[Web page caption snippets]
• • • • • • •
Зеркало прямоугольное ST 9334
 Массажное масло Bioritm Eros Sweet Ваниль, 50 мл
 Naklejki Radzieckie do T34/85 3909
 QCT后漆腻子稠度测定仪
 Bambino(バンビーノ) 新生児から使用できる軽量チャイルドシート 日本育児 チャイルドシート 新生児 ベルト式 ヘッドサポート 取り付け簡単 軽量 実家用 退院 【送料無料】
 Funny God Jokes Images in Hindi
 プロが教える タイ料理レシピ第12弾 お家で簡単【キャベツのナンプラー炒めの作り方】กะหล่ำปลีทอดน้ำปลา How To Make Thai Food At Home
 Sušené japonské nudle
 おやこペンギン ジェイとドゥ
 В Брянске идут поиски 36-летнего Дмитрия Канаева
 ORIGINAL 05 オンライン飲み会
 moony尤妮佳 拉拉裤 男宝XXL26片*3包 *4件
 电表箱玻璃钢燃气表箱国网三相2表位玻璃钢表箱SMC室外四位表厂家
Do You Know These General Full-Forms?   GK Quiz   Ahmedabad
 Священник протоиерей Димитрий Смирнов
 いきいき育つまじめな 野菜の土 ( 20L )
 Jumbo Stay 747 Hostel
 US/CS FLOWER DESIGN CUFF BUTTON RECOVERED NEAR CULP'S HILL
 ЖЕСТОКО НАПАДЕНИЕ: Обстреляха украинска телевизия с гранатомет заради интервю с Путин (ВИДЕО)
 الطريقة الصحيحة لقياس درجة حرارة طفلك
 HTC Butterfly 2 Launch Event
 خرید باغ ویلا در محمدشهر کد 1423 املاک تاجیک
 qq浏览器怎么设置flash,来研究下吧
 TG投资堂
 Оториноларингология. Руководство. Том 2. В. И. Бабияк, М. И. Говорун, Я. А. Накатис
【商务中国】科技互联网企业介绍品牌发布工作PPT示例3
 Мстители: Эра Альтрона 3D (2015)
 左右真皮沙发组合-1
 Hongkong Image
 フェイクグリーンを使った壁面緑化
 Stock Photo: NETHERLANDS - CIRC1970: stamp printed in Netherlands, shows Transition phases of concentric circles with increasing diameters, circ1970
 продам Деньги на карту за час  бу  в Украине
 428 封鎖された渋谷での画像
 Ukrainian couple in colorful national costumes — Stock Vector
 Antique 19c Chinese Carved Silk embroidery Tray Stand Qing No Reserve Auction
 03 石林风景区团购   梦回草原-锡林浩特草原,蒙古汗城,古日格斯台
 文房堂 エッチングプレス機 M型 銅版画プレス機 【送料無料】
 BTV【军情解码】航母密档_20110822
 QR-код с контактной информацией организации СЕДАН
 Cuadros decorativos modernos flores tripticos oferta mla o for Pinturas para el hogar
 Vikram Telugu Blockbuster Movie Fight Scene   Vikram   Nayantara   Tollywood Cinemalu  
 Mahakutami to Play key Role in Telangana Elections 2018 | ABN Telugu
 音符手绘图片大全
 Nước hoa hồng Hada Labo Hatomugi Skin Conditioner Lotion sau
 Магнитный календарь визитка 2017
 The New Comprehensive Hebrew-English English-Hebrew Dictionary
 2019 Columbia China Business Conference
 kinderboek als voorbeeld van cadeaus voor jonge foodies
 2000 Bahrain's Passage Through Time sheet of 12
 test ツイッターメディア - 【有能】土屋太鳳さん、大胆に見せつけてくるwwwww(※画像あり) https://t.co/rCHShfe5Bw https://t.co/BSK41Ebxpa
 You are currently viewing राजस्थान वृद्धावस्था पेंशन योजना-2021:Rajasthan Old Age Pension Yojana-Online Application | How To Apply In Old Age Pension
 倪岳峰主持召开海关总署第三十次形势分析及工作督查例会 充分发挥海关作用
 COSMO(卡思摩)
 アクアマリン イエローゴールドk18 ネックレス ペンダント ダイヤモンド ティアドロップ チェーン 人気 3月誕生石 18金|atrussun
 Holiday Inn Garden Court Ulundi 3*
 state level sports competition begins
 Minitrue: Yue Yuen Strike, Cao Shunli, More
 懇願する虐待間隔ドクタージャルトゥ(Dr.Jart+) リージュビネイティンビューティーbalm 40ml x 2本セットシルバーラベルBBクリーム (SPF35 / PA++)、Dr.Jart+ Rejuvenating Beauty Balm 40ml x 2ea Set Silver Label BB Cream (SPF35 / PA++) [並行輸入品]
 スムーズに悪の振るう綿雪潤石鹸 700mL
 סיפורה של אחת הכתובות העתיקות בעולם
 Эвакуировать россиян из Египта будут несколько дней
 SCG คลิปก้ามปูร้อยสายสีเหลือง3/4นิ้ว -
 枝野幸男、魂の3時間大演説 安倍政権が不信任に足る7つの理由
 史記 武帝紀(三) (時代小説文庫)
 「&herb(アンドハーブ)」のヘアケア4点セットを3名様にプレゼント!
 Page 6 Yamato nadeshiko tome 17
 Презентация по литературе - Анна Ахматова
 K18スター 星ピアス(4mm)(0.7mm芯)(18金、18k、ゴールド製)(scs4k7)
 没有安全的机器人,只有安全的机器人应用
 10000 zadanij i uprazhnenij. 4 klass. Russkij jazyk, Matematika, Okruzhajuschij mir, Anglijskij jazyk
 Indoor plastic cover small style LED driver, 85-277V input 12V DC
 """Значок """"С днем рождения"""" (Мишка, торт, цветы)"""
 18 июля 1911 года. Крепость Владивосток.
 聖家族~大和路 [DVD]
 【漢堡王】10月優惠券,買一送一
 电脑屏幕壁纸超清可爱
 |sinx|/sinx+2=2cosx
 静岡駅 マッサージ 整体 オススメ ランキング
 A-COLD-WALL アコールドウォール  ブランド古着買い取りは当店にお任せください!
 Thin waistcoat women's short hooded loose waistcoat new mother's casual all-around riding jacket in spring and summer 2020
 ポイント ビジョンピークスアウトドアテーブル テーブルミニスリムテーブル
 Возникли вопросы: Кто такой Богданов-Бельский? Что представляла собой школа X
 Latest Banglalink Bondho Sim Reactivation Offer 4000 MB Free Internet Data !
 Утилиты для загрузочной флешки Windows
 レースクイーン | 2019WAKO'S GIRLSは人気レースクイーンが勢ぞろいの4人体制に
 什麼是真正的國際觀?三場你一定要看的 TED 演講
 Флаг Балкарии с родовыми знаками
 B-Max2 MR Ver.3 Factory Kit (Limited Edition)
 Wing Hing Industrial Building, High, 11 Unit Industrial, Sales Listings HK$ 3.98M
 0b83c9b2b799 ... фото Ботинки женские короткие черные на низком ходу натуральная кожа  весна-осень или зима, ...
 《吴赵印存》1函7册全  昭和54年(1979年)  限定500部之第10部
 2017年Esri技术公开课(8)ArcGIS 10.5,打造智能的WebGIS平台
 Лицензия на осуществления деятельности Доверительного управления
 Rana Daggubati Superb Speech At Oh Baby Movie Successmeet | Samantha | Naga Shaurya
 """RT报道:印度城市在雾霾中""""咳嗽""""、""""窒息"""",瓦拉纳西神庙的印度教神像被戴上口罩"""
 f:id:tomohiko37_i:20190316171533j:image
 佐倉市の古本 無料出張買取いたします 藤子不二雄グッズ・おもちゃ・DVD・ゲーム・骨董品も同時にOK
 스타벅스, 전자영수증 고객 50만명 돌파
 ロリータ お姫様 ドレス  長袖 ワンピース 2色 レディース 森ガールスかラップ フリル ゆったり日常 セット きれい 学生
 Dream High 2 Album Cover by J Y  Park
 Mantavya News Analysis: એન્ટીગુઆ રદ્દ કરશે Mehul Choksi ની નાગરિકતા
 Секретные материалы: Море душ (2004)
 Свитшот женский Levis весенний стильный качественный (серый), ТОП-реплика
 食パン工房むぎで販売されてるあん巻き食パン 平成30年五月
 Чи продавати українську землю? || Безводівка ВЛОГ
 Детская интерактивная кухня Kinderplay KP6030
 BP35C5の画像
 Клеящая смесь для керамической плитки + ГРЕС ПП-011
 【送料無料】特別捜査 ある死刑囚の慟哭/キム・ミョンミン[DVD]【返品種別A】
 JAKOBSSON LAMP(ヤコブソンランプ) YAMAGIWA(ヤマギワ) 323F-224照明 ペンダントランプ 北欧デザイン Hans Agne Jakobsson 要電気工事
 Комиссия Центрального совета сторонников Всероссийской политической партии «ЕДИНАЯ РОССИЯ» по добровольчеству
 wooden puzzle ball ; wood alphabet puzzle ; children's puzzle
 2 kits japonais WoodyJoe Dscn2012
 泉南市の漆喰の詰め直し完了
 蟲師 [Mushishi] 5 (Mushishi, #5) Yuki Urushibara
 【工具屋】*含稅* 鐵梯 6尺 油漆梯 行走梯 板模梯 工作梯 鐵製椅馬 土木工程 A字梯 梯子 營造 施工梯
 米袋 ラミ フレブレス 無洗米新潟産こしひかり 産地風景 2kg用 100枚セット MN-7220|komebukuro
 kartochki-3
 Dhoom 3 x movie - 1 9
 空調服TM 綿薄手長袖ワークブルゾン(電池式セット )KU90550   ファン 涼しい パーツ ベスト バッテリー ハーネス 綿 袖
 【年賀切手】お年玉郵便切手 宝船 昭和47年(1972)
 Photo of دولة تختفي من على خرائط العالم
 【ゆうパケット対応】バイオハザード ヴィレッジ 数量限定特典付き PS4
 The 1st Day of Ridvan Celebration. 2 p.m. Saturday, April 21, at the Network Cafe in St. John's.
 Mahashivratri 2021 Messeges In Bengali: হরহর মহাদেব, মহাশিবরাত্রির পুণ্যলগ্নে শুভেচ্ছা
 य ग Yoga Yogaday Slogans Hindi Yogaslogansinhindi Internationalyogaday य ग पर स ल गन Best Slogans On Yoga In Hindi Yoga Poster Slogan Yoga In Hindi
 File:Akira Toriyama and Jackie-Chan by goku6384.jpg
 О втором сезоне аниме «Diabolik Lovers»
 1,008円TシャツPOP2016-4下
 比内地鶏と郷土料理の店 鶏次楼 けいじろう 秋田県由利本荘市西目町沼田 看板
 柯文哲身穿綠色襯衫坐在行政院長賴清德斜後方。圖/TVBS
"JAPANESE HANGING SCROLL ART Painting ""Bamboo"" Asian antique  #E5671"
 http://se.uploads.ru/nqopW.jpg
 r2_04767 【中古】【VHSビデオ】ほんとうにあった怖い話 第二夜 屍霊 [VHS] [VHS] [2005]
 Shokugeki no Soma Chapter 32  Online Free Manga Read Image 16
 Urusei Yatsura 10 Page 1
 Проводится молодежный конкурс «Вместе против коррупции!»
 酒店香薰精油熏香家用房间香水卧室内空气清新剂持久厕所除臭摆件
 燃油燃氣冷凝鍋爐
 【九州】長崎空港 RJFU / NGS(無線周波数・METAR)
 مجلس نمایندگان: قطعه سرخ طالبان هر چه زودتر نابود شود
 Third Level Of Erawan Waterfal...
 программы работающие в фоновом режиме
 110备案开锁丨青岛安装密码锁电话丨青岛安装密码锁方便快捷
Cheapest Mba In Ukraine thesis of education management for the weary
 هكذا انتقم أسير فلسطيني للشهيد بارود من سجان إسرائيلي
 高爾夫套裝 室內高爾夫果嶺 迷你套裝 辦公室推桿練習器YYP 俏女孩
• • • • • • •
§ **Exercise prompt**:
Within the entries, count the lines that contain the word "High". Give that number and no more.

§ **Output for this exercise**:
2